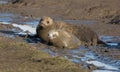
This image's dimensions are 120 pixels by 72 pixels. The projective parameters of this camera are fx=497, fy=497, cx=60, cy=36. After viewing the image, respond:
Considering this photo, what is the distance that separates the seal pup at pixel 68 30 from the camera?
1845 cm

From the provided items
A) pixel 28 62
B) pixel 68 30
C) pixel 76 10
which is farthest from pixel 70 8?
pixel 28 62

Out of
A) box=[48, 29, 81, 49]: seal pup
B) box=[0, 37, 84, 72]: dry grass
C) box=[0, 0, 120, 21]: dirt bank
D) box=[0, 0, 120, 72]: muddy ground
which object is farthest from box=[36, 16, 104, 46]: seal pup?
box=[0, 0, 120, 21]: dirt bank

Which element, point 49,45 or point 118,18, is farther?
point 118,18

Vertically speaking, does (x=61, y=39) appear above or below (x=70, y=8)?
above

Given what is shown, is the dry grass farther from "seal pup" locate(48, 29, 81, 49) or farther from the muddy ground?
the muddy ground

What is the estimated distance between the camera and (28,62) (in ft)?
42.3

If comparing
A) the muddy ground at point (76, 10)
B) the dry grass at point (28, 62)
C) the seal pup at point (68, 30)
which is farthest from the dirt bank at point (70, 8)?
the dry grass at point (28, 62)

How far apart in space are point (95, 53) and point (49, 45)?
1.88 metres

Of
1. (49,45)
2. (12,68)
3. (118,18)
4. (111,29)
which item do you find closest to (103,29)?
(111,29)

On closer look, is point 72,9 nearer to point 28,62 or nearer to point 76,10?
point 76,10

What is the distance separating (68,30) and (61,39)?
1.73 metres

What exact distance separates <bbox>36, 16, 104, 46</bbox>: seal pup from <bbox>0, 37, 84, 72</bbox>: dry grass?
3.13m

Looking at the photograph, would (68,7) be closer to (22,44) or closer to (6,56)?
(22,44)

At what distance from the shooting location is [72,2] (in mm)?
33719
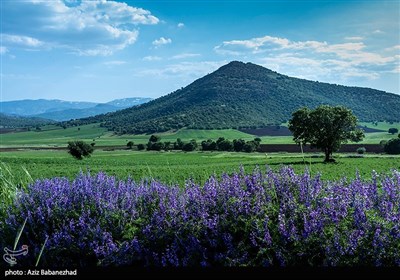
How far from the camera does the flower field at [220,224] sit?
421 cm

--------------------------------------------------

> What the exercise asks: Can you reproduce the listing above word for word, omitting the pictures?

> Answer to the exercise:
This image's dimensions are 120 pixels by 72 pixels. The projective parameters of this camera are fx=497, fy=497, cx=60, cy=36. After viewing the image, respond:
Considering this photo, what is the distance that separates the seal pup at pixel 68 30 from the camera?
1845 cm

From the provided items
A) pixel 28 62
B) pixel 68 30
C) pixel 76 10
which is farthest from pixel 70 8?
pixel 28 62

Out of
A) box=[48, 29, 81, 49]: seal pup
B) box=[0, 37, 84, 72]: dry grass
C) box=[0, 0, 120, 21]: dirt bank
D) box=[0, 0, 120, 72]: muddy ground
which object is farthest from box=[36, 16, 104, 46]: seal pup?
box=[0, 0, 120, 21]: dirt bank

Which element, point 49,45 or point 118,18, is farther?
point 118,18

Vertically speaking, does (x=61, y=39) appear above or below (x=70, y=8)?
above

Given what is shown, is the dry grass farther from "seal pup" locate(48, 29, 81, 49) or farther from the muddy ground?
the muddy ground

What is the estimated distance between the camera and (28,62) (in ft)?
42.3

If comparing
A) the muddy ground at point (76, 10)
B) the dry grass at point (28, 62)
C) the seal pup at point (68, 30)
which is farthest from the dirt bank at point (70, 8)?
the dry grass at point (28, 62)

How far apart in space are point (95, 53) and point (49, 45)?
1.88 metres

Of
1. (49,45)
2. (12,68)
3. (118,18)
4. (111,29)
which item do you find closest to (103,29)?
(111,29)

On closer look, is point 72,9 nearer to point 28,62 or nearer to point 76,10?
point 76,10

What is the distance separating (68,30) and (61,39)?
1.73 metres

What exact distance separates <bbox>36, 16, 104, 46</bbox>: seal pup from <bbox>0, 37, 84, 72</bbox>: dry grass?
3.13m

Looking at the photograph, would (68,7) be closer to (22,44) or closer to (6,56)?
(22,44)

At what distance from the shooting location is [72,2] (in mm)?
33719
How far from the camera does the flower field at [220,224] sit?
421 cm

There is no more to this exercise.